In patients with severe acute respiratory distress syndrome (ARDS), mechanical ventilation settings during the first 2 days of extracorporeal membrane oxygenation (ECMO) did not affect prognosis, according to a study published in the American Journal of Respiratory and Critical Care Medicine.

Researchers of the Ventilation Management of Patients With Extracorporeal Membrane Oxygenation for Acute Respiratory Distress Syndrome (LIFEGARDS) study examined current ventilator management of ECMO, adjunct therapies used, treatment complications, and the effect mechanical ventilation has on 6-month mortality of patients with severe ARDS. Patients included could receive either venoarterial or venovenous ECMO for acute respiratory failure. Baseline information collected before implantation included demographics, clinical evaluations, lung capacities, concomitant therapies, and ventilator settings. Case report forms collected daily clinical assessments and ECMO variables. Follow-up lasted for 6 months.

Of the 350 patients included in the study, the mean age was 47, 65% were men, and 325 were classified with severe ARDS. Before ECMO initiation, 62% of patients were using neuromuscular blocking agents and 26% were using prone positioning. During treatment, 41% of patients used neuromuscular blocking agents and 6% used prone positioning.
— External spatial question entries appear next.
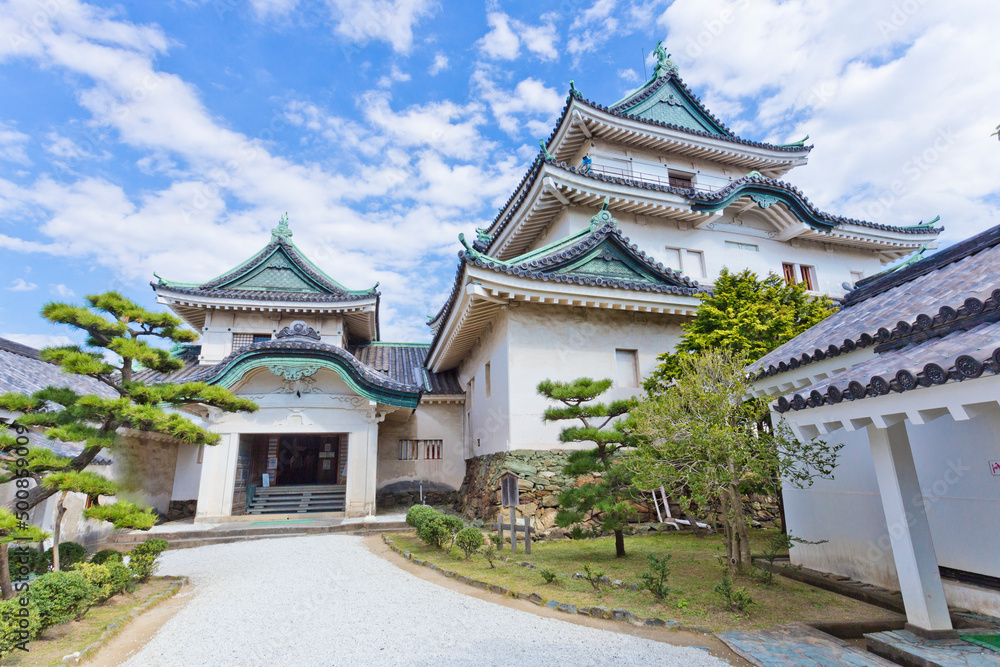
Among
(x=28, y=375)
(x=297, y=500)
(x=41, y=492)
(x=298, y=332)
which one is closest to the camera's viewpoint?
(x=41, y=492)

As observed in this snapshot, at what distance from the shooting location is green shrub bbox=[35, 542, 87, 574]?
6430mm

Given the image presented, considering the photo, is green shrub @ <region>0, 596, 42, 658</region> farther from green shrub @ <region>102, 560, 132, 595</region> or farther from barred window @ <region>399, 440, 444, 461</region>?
barred window @ <region>399, 440, 444, 461</region>

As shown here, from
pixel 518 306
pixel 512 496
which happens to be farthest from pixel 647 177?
pixel 512 496

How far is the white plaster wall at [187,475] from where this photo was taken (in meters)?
15.0

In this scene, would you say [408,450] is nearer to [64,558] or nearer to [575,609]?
[64,558]

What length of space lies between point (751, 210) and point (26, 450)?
62.0ft

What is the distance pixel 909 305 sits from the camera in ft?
18.0

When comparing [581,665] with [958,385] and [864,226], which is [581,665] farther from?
[864,226]

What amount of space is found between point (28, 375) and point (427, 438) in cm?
1056

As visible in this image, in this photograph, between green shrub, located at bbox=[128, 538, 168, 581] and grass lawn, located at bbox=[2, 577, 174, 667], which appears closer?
grass lawn, located at bbox=[2, 577, 174, 667]

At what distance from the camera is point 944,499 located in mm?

After ECMO initiation, tidal volume, plateau pressure, driving pressure, mechanical power, and respiratory rate were significantly reduced during treatment (P <.001, for all). Follow-up data indicated 74% of patients weaned off ECMO, 66% survived discharge, and 61% survived ≥6 months.

Using multivariable analysis, there was no association between ventilator settings during the first 2 days of ECMO and 6-month survival rates. Older age, higher fluid balance, higher lactate, and renal replacement therapy were associated with a higher hazard of death, and higher tidal volume and lower driving pressure during ECMO were associated with a better outcome.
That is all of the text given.